Do you know someone that seems to always have some type of ordeal or grievance to complain about, telling endless stories of hardship, unfairness and affliction in their lives that constantly land them in the role of perpetual victim? If so, you probably know first-hand how draining this can be, especially if the storyteller never takes the offered advice, but instead appears to actually want/need the attention that comes from the sharing of such tales. This is what being addicted to drama looks like, and oftentimes they're not even aware of their compulsion.

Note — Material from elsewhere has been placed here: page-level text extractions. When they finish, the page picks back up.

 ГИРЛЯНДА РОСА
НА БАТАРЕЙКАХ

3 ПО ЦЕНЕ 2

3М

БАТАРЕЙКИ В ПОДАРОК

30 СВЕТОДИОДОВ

It is during circumstances like this, that detachment becomes an invaluable attribute, for it enables us to remain neutral and calm within the chaos. Detachment helps us stay centered and aware so we know when to interject, when to remain silent and when to simply walk away. A lack of response to other people's dramas will likely be perceived as coldness, indifference, non-support or even betrayal. But in actuality, the ability to detach ourselves from these types of emotional theatrics, enables us to see what is really going on.

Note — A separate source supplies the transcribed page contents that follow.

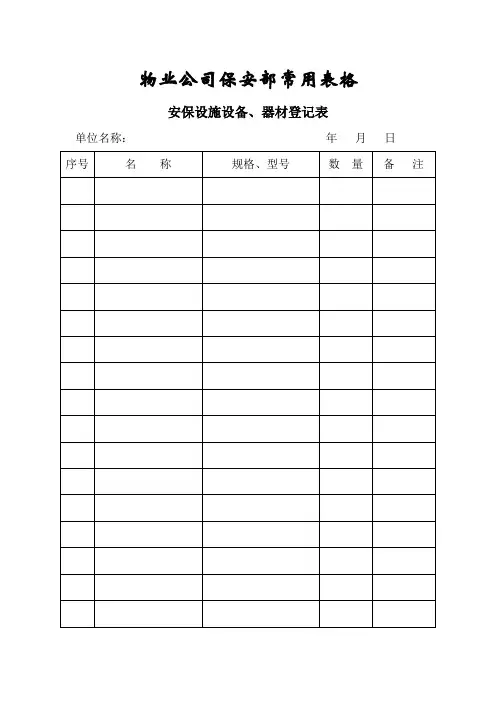 物业公司保安部常用表格

安保设施设备、器材登记表

单位名称： 年 月 日

| 序号 | 名 称 | 规格、型号 | 数 量 | 备 注 |
|---|---|---|---|---|
| | | | | |
| | | | | |
| | | | | |
| | | | | |
| | | | | |
| | | | | |
| | | | | |
| | | | | |
| | | | | |
| | | | | |
| | | | | |
| | | | | |
| | | | | |
| | | | | |
| | | | | |
| | | | | |
| | | | | |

Did you know that we are much more likely to feed off of another person's melodrama if we haven't dealt with our own? This reminds me of the old show, The Dog Whisperer where Cesar Millan always talked about how dogs with pent-up energy can feed off other unstable dogs and become aggressive and out-of-control. We're not much different in this regard, for we all have snags in our demeanor.

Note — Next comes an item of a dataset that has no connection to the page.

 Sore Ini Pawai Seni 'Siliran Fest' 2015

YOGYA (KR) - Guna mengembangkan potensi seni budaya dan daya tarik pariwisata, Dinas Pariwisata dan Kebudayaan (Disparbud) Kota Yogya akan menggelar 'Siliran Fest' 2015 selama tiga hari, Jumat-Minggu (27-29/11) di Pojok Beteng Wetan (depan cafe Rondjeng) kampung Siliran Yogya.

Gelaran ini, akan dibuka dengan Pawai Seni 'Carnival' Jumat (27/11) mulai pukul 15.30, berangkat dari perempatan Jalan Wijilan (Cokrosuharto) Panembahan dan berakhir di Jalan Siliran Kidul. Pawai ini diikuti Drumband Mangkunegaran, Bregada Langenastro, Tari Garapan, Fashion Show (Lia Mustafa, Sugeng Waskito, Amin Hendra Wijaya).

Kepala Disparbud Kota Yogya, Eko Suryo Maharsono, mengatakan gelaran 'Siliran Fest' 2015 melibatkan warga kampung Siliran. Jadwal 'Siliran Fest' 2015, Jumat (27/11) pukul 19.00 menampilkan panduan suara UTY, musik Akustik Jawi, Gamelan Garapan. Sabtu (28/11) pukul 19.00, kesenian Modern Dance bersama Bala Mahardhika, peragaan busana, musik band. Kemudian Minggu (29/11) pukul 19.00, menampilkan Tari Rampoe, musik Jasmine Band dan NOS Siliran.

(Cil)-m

Mastering detachment requires us to face these unresolved issues. When we prioritize our wellbeing by mending old wounds, we naturally become more peaceful, impartial and discerning. Detachment is simply an ability to remain neutral, which is actually a very high state-of-being. Detachment doesn't mean we don't care about other people and what they're going through. It means understanding what our personal entanglement in any given situation is actually fueling. Is it helping or empowering dysfunction? Mastering detachment is about being responsible and conscious about where we expend our energy, which ideally won't be to feed instability, victimhood or pandemonium.